Until he no longer could withstand public pressure, McConnell opposed legislation to curtail the gift giving that lobbyists lavish on Congressional politicians from free liquor to free junkets at luxury resorts. Again he was brash about his opposition.

Similarly, McConnell used his muscle to undermine lobbying reform until he was overwhelmed but he succeeded in weakening its provisions.

The New York Times, in a recent profile, called him the “leading Republican opponent of efforts to overhaul campaign-finance laws and lobbying-reform laws.” The paper could have added that he was the leading adversary against the successful “motor voter” law that has already registered over five million American citizens to vote.

Around Washington town, the campaign check-writers view Senator McConnell as “Mr. Reliable.” He votes as his political campaign is paid. Business money wants him to vote to tie the hands of judges and jurors so that corporate polluters and defective product manufacturers can escape responsibility for their injuries to innocent people. So they write him checks and he delivers in his typically loud and brazen manner.

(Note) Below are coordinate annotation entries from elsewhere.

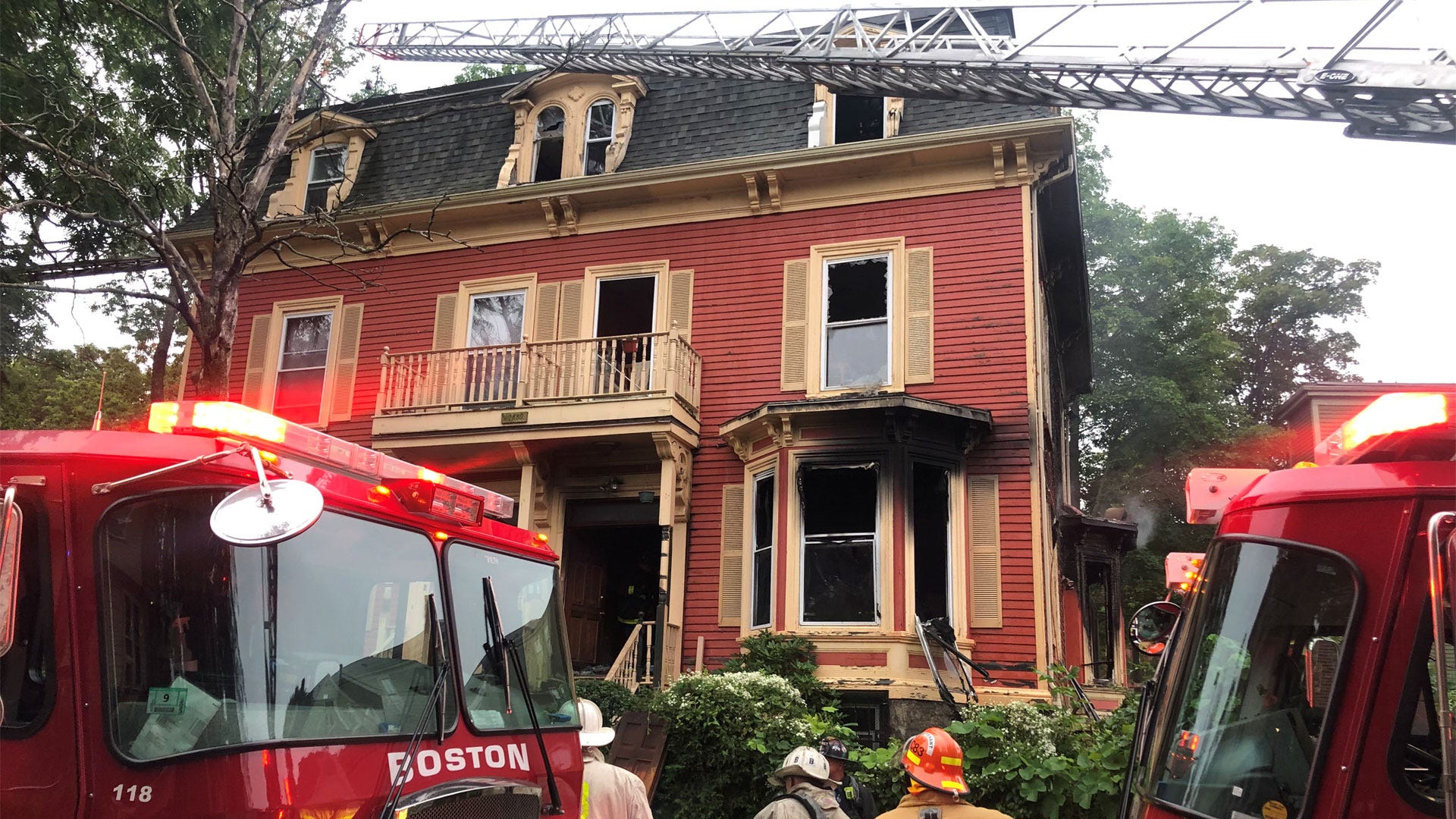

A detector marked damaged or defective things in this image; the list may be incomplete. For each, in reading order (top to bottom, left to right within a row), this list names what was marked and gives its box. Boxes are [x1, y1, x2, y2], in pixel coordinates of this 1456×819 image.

broken window [303, 145, 345, 211]
charred window frame [303, 145, 345, 211]
broken window [529, 105, 562, 181]
charred window frame [529, 105, 562, 181]
broken window [582, 99, 611, 175]
charred window frame [585, 99, 614, 175]
broken window [833, 94, 885, 143]
charred window frame [833, 94, 885, 143]
broken window [272, 310, 331, 422]
charred window frame [827, 252, 891, 388]
broken window [827, 255, 891, 388]
window with shattered glass [827, 255, 891, 388]
broken window [757, 472, 780, 623]
charred window frame [757, 469, 780, 626]
broken window [798, 463, 874, 620]
window with shattered glass [798, 463, 874, 620]
charred window frame [803, 460, 879, 623]
broken window [908, 466, 955, 617]
charred window frame [908, 463, 955, 620]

Hard core pornographers are not writing him checks: so he introduces a bill to let victims of sex crimes sue hardcore pornographers who stimulated their offenders. But when workers, children and parents are killed or injured from dangerous workplaces or products, such as defective automobiles or flammable fabrics, there is McConnell determined to block their right to their full day in court.

And as an ally of the nation’s richest drug dealers, the tobacco companies, Mitch McConnell is second to none in defending their right to addict youngsters free of effective regulation. Over 400,000 Americans die from smoking every year and most of them were tempted into the addiction by the clever attractions of tobacco promotions when they were early teenagers.

The financial industry sends him contributions. McConnell delivers for them again this year with a vote to weaken defrauded investor protections in legislation that critics call “the crooks and swindlers protection” Act.

The Democratic Party in Kentucky is weak and in disarray which is the way an aggressive, cash rich and sometimes dirty campaigner like McConnell likes it.

He is up for re-election next year and, with the absence of a vigorous two-party context, he may well slither through for another six years of consummate hypocrisy — the Ethics chairman who fights all major ethics reforms and exploits the monied politics for all its greasy worth.